There is another example of the never-ending fight between the haves and the have nots, which is taking place within the inmate communication industry. There is a very vocal group of people who have been customers of the largest companies in this industry for a while. These people have loved ones in jail and have been subjected to phone rates that some would call outrageous. The rates were as high as $500 a month, which the FCC deemed unfair.
The FCC passed a mandated cap of 11 cents. This was a reasonable amount, and the FCC attempted to impose this cap on companies like Global Tel-Link and Securus. These are the two largest corporations in the industry and are bitter competitors but remain united on this fight. Both argued that the cap would cut profits severely, and they will be unable to provide quality service to customers.

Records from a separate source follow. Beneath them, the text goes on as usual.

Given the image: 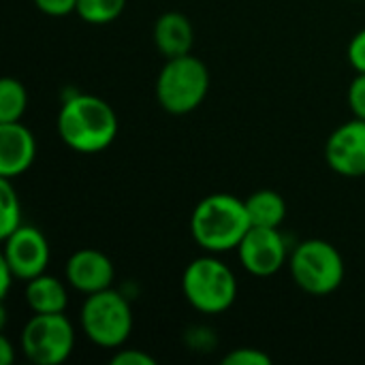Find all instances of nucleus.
<instances>
[{
	"label": "nucleus",
	"mask_w": 365,
	"mask_h": 365,
	"mask_svg": "<svg viewBox=\"0 0 365 365\" xmlns=\"http://www.w3.org/2000/svg\"><path fill=\"white\" fill-rule=\"evenodd\" d=\"M120 124L113 107L94 94H71L58 111V135L79 154H98L118 137Z\"/></svg>",
	"instance_id": "obj_1"
},
{
	"label": "nucleus",
	"mask_w": 365,
	"mask_h": 365,
	"mask_svg": "<svg viewBox=\"0 0 365 365\" xmlns=\"http://www.w3.org/2000/svg\"><path fill=\"white\" fill-rule=\"evenodd\" d=\"M250 227L246 201L229 192L207 195L190 214V235L210 255L237 250Z\"/></svg>",
	"instance_id": "obj_2"
},
{
	"label": "nucleus",
	"mask_w": 365,
	"mask_h": 365,
	"mask_svg": "<svg viewBox=\"0 0 365 365\" xmlns=\"http://www.w3.org/2000/svg\"><path fill=\"white\" fill-rule=\"evenodd\" d=\"M182 293L201 314H222L237 299V278L216 255H205L186 265Z\"/></svg>",
	"instance_id": "obj_3"
},
{
	"label": "nucleus",
	"mask_w": 365,
	"mask_h": 365,
	"mask_svg": "<svg viewBox=\"0 0 365 365\" xmlns=\"http://www.w3.org/2000/svg\"><path fill=\"white\" fill-rule=\"evenodd\" d=\"M210 92V71L192 53L167 58L156 77V101L171 115L195 111Z\"/></svg>",
	"instance_id": "obj_4"
},
{
	"label": "nucleus",
	"mask_w": 365,
	"mask_h": 365,
	"mask_svg": "<svg viewBox=\"0 0 365 365\" xmlns=\"http://www.w3.org/2000/svg\"><path fill=\"white\" fill-rule=\"evenodd\" d=\"M86 338L101 349H122L133 331V310L126 297L113 289L86 295L79 312Z\"/></svg>",
	"instance_id": "obj_5"
},
{
	"label": "nucleus",
	"mask_w": 365,
	"mask_h": 365,
	"mask_svg": "<svg viewBox=\"0 0 365 365\" xmlns=\"http://www.w3.org/2000/svg\"><path fill=\"white\" fill-rule=\"evenodd\" d=\"M295 284L314 297L331 295L344 282V259L340 250L325 240H306L295 246L289 259Z\"/></svg>",
	"instance_id": "obj_6"
},
{
	"label": "nucleus",
	"mask_w": 365,
	"mask_h": 365,
	"mask_svg": "<svg viewBox=\"0 0 365 365\" xmlns=\"http://www.w3.org/2000/svg\"><path fill=\"white\" fill-rule=\"evenodd\" d=\"M21 353L34 365L64 364L75 349L73 323L60 314H32L21 329Z\"/></svg>",
	"instance_id": "obj_7"
},
{
	"label": "nucleus",
	"mask_w": 365,
	"mask_h": 365,
	"mask_svg": "<svg viewBox=\"0 0 365 365\" xmlns=\"http://www.w3.org/2000/svg\"><path fill=\"white\" fill-rule=\"evenodd\" d=\"M242 267L257 278H269L289 263V248L274 227H250L237 246Z\"/></svg>",
	"instance_id": "obj_8"
},
{
	"label": "nucleus",
	"mask_w": 365,
	"mask_h": 365,
	"mask_svg": "<svg viewBox=\"0 0 365 365\" xmlns=\"http://www.w3.org/2000/svg\"><path fill=\"white\" fill-rule=\"evenodd\" d=\"M51 259L47 237L30 225H21L17 231L4 237L2 261L13 269L17 280H32L45 274Z\"/></svg>",
	"instance_id": "obj_9"
},
{
	"label": "nucleus",
	"mask_w": 365,
	"mask_h": 365,
	"mask_svg": "<svg viewBox=\"0 0 365 365\" xmlns=\"http://www.w3.org/2000/svg\"><path fill=\"white\" fill-rule=\"evenodd\" d=\"M325 160L342 178L365 175V120L353 118L338 126L325 143Z\"/></svg>",
	"instance_id": "obj_10"
},
{
	"label": "nucleus",
	"mask_w": 365,
	"mask_h": 365,
	"mask_svg": "<svg viewBox=\"0 0 365 365\" xmlns=\"http://www.w3.org/2000/svg\"><path fill=\"white\" fill-rule=\"evenodd\" d=\"M64 278L68 287H73L77 293L92 295L105 289H111L115 269L107 255H103L96 248H81L75 250L66 265H64Z\"/></svg>",
	"instance_id": "obj_11"
},
{
	"label": "nucleus",
	"mask_w": 365,
	"mask_h": 365,
	"mask_svg": "<svg viewBox=\"0 0 365 365\" xmlns=\"http://www.w3.org/2000/svg\"><path fill=\"white\" fill-rule=\"evenodd\" d=\"M36 158V139L21 122H0V178H19Z\"/></svg>",
	"instance_id": "obj_12"
},
{
	"label": "nucleus",
	"mask_w": 365,
	"mask_h": 365,
	"mask_svg": "<svg viewBox=\"0 0 365 365\" xmlns=\"http://www.w3.org/2000/svg\"><path fill=\"white\" fill-rule=\"evenodd\" d=\"M195 43V30L184 13L167 11L154 24V45L165 58H178L190 53Z\"/></svg>",
	"instance_id": "obj_13"
},
{
	"label": "nucleus",
	"mask_w": 365,
	"mask_h": 365,
	"mask_svg": "<svg viewBox=\"0 0 365 365\" xmlns=\"http://www.w3.org/2000/svg\"><path fill=\"white\" fill-rule=\"evenodd\" d=\"M68 284V282H66ZM60 278L41 274L26 282L24 299L32 314H60L68 306V291Z\"/></svg>",
	"instance_id": "obj_14"
},
{
	"label": "nucleus",
	"mask_w": 365,
	"mask_h": 365,
	"mask_svg": "<svg viewBox=\"0 0 365 365\" xmlns=\"http://www.w3.org/2000/svg\"><path fill=\"white\" fill-rule=\"evenodd\" d=\"M246 201V210L252 227H274L278 229L287 216V203L276 190H257Z\"/></svg>",
	"instance_id": "obj_15"
},
{
	"label": "nucleus",
	"mask_w": 365,
	"mask_h": 365,
	"mask_svg": "<svg viewBox=\"0 0 365 365\" xmlns=\"http://www.w3.org/2000/svg\"><path fill=\"white\" fill-rule=\"evenodd\" d=\"M28 107V92L21 81L4 77L0 81V122H19Z\"/></svg>",
	"instance_id": "obj_16"
},
{
	"label": "nucleus",
	"mask_w": 365,
	"mask_h": 365,
	"mask_svg": "<svg viewBox=\"0 0 365 365\" xmlns=\"http://www.w3.org/2000/svg\"><path fill=\"white\" fill-rule=\"evenodd\" d=\"M126 6V0H77L75 13L92 26H105L115 21Z\"/></svg>",
	"instance_id": "obj_17"
},
{
	"label": "nucleus",
	"mask_w": 365,
	"mask_h": 365,
	"mask_svg": "<svg viewBox=\"0 0 365 365\" xmlns=\"http://www.w3.org/2000/svg\"><path fill=\"white\" fill-rule=\"evenodd\" d=\"M21 227V203L9 178H0V237Z\"/></svg>",
	"instance_id": "obj_18"
},
{
	"label": "nucleus",
	"mask_w": 365,
	"mask_h": 365,
	"mask_svg": "<svg viewBox=\"0 0 365 365\" xmlns=\"http://www.w3.org/2000/svg\"><path fill=\"white\" fill-rule=\"evenodd\" d=\"M222 364L225 365H272V357L259 349H250V346H244V349H233L231 353H227L222 357Z\"/></svg>",
	"instance_id": "obj_19"
},
{
	"label": "nucleus",
	"mask_w": 365,
	"mask_h": 365,
	"mask_svg": "<svg viewBox=\"0 0 365 365\" xmlns=\"http://www.w3.org/2000/svg\"><path fill=\"white\" fill-rule=\"evenodd\" d=\"M349 107L353 118L365 120V73H357V77L349 86Z\"/></svg>",
	"instance_id": "obj_20"
},
{
	"label": "nucleus",
	"mask_w": 365,
	"mask_h": 365,
	"mask_svg": "<svg viewBox=\"0 0 365 365\" xmlns=\"http://www.w3.org/2000/svg\"><path fill=\"white\" fill-rule=\"evenodd\" d=\"M113 365H156V359L152 355H148L145 351L139 349H118L115 355L111 357Z\"/></svg>",
	"instance_id": "obj_21"
},
{
	"label": "nucleus",
	"mask_w": 365,
	"mask_h": 365,
	"mask_svg": "<svg viewBox=\"0 0 365 365\" xmlns=\"http://www.w3.org/2000/svg\"><path fill=\"white\" fill-rule=\"evenodd\" d=\"M346 56H349V62L351 66L357 71V73H365V28L359 30L351 43H349V49H346Z\"/></svg>",
	"instance_id": "obj_22"
},
{
	"label": "nucleus",
	"mask_w": 365,
	"mask_h": 365,
	"mask_svg": "<svg viewBox=\"0 0 365 365\" xmlns=\"http://www.w3.org/2000/svg\"><path fill=\"white\" fill-rule=\"evenodd\" d=\"M34 4L41 13L51 17H64L77 9V0H34Z\"/></svg>",
	"instance_id": "obj_23"
},
{
	"label": "nucleus",
	"mask_w": 365,
	"mask_h": 365,
	"mask_svg": "<svg viewBox=\"0 0 365 365\" xmlns=\"http://www.w3.org/2000/svg\"><path fill=\"white\" fill-rule=\"evenodd\" d=\"M13 280H17V278H15V274H13V269H11V267L0 259V297H2V299H6V295H9V289H11Z\"/></svg>",
	"instance_id": "obj_24"
},
{
	"label": "nucleus",
	"mask_w": 365,
	"mask_h": 365,
	"mask_svg": "<svg viewBox=\"0 0 365 365\" xmlns=\"http://www.w3.org/2000/svg\"><path fill=\"white\" fill-rule=\"evenodd\" d=\"M15 359V351H13V344L9 338H0V364L2 365H11Z\"/></svg>",
	"instance_id": "obj_25"
}]
</instances>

The companies also argued that many of the prisons that these companies have contracts with also take a good chunk of the money, which is used to help inmates by providing counseling or similar services. It should come to no surprise that these companies took the FCC and its proposal to court. The FCC lost, in a sense, since the judge decided to delay the cap.

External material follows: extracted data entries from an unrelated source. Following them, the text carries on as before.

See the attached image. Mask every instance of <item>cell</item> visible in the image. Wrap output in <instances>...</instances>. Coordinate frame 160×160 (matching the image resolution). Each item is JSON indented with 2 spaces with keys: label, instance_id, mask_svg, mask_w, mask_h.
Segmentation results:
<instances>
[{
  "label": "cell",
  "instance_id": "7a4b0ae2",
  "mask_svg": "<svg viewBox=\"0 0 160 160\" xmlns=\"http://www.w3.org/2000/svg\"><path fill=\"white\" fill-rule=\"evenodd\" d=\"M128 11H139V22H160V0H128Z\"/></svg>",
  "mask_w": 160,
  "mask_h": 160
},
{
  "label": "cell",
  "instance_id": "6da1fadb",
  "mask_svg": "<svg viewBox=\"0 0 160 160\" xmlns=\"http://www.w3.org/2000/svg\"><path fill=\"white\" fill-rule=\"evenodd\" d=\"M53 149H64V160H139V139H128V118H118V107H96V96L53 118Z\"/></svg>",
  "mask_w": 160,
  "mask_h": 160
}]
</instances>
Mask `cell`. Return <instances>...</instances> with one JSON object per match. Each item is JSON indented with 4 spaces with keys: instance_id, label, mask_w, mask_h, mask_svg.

The FCC did not anticipate this loss but are now attempting to weaken the arguments that Global Tel-Link and Securus are putting out there. The FCC just introduced a new cap of 13 cents, which should stop these companies from saying that the cap is too high.
There is no telling whether this will help ensure that the FCC is able to impose the cap, which is going to end up helping thousands of family members who just cannot afford the high rates that the inmate communication industry has gotten away with charging.